Stockbroker Paul Bonello largely agrees, saying, “It is a relief that we finally have interest from an EU member state in the eurozone and with no links to the Kremlin. It is multiple times better than interest from Armenian and Georgian banks, which hardly stood a chance with the ECB”.

However, Bonello argues that going from HSBC to CrediaBank is a drastic step down.

“Instead of a global bank, we are going to have a much less significant bank in terms of international stature,” Bonello says, pointing to the latter’s B1 credit rating. “We are now very definitely in junk territory, as they would describe it in US jargon.”

Bonello also questions the wisdom of welcoming a bank from Greece, “a country that defaulted twice in recent years”.

“What will happen to the Maltese subsidiary if its parent company defaults again?” Bonello asks, questioning whether the ECB will be happy with this development or whether it will view it as “a potential extension of systemic risk”.

Von Brockdorff, who sits on the MFSA board, says whether CrediaBank passes ECB’s scrutiny will be “the ultimate benchmark”.

“Given that this is an EU bank, my personal opinion is that I don’t think there will be any problems,” von Brockdorff says, arguing that the Greek government’s stake in the bank provides additional reassurance.

Another industry insider, who spoke to Times of Malta on condition of anonymity, described the prospect of CrediaBank’s takeover as “not necessarily ideal,” but undoubtedly the best option on the table.

“I would prefer having HSBC remain in Malta because they are a well-respected international bank,” they said.

However, “having an EU regulated bank buying HSBC’s stake is positive,” they added. Had some of the other “very concerning” bids been accepted, “it would have been a slap in the face to everyone that has worked to restore Malta’s reputation”.

Despite the Greek financial system’s well-documented troubles over the years, things have taken a turn for the better, they insist.

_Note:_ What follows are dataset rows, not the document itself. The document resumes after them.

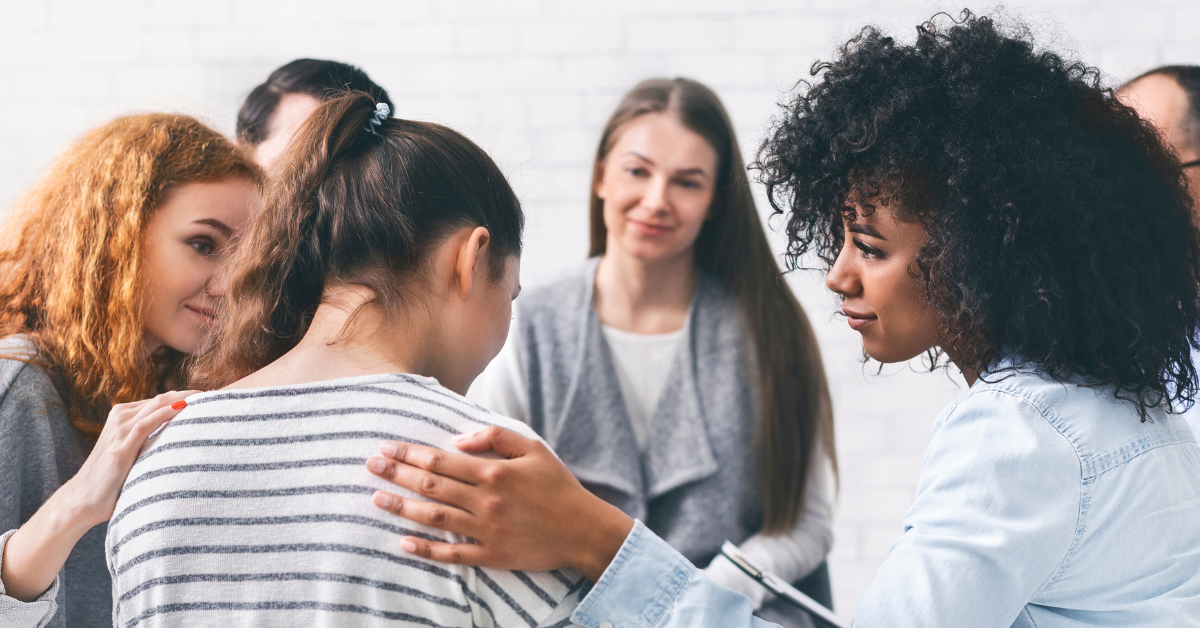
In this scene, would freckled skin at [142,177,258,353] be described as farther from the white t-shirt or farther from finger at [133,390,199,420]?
the white t-shirt

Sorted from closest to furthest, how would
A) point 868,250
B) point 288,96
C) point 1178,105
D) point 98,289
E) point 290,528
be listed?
1. point 290,528
2. point 868,250
3. point 98,289
4. point 1178,105
5. point 288,96

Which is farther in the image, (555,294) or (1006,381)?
(555,294)

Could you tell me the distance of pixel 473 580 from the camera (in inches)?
27.7

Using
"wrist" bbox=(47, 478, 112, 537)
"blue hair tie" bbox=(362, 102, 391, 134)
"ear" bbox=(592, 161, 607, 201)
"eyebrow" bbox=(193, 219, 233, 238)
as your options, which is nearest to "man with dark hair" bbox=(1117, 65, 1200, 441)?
"ear" bbox=(592, 161, 607, 201)

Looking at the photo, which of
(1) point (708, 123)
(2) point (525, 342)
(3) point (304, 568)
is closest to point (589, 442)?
(2) point (525, 342)

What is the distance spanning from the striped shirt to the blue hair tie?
0.93ft

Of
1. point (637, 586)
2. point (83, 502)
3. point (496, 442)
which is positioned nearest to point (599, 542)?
point (637, 586)

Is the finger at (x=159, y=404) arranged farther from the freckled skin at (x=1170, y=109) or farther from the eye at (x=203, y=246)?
the freckled skin at (x=1170, y=109)

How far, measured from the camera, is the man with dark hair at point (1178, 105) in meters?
1.42

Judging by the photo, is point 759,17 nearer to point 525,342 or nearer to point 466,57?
point 466,57

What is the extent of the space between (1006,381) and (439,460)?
0.57 metres

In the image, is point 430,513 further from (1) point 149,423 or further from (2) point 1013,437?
(2) point 1013,437

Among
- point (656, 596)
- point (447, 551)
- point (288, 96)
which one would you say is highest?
point (288, 96)

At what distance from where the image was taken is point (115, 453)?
0.81m
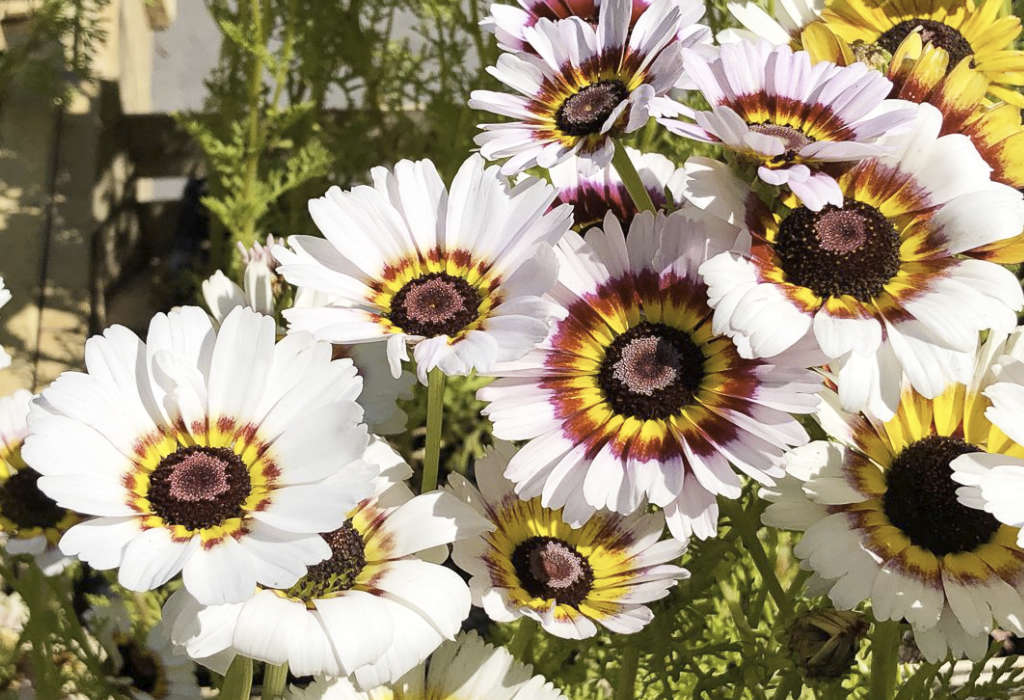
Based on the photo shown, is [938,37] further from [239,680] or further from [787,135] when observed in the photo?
[239,680]

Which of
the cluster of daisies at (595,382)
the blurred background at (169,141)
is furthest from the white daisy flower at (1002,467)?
the blurred background at (169,141)

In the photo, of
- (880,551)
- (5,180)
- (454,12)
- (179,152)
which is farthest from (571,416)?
(179,152)

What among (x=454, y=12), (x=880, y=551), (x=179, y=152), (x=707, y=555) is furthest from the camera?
(x=179, y=152)

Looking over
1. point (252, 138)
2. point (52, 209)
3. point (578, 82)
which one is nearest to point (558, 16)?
point (578, 82)

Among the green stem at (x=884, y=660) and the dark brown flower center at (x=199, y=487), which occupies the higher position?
the dark brown flower center at (x=199, y=487)

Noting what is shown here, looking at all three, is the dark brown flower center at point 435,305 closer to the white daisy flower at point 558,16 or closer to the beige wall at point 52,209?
the white daisy flower at point 558,16

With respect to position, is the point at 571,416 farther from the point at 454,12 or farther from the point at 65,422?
the point at 454,12

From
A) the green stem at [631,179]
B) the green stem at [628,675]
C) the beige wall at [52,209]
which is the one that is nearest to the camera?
the green stem at [631,179]

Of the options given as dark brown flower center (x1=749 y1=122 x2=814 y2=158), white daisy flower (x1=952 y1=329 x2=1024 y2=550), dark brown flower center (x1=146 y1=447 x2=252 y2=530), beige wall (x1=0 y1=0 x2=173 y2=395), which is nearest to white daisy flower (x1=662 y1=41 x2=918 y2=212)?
dark brown flower center (x1=749 y1=122 x2=814 y2=158)
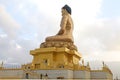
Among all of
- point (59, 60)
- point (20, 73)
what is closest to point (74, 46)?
point (59, 60)

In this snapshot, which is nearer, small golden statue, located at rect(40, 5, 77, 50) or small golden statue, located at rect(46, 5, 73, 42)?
small golden statue, located at rect(40, 5, 77, 50)

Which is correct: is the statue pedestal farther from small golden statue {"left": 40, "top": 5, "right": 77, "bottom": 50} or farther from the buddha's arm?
the buddha's arm

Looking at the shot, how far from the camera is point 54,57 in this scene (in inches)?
1011

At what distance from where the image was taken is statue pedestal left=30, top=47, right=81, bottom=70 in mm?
24342

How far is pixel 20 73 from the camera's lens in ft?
80.1

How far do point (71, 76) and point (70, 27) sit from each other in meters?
7.47

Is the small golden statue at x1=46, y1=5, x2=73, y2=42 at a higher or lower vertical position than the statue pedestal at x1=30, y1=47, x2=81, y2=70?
higher

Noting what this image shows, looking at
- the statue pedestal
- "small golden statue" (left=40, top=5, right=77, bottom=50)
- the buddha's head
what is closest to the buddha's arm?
"small golden statue" (left=40, top=5, right=77, bottom=50)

“Greek financial institutions have learned their lessons and they’re closely watched, their regulators are as good as ours,” the insider said.

HSBC’s widely reported struggles to find a credible buyer is ultimately down to the blows to Malta’s international reputation over the years, Bonello says.

Regardless of whether the authorities admit it or not, he argues, the lack of interest shown by top tier banks "demonstrates once more that Malta is still considered a high-risk jurisdiction, despite exiting the greylist”.

Others, however, point to Malta’s small market as the key factor.

“I never expected Tier 1 banks to come to Malta because the scale of the market doesn’t make sense,” von Brockdorff says, pointing to the financial burden imposed by banking regulations and due diligence processes.

“Ultimately, profits trump all those concerns,” one industry insider said, when asked whether Malta’s reputational struggles played a part in the sale.

“Malta is too small to push the needle in any direction” when it comes to the world’s major banking names.

“Why bother? It’s simply not worth the effort,” they said.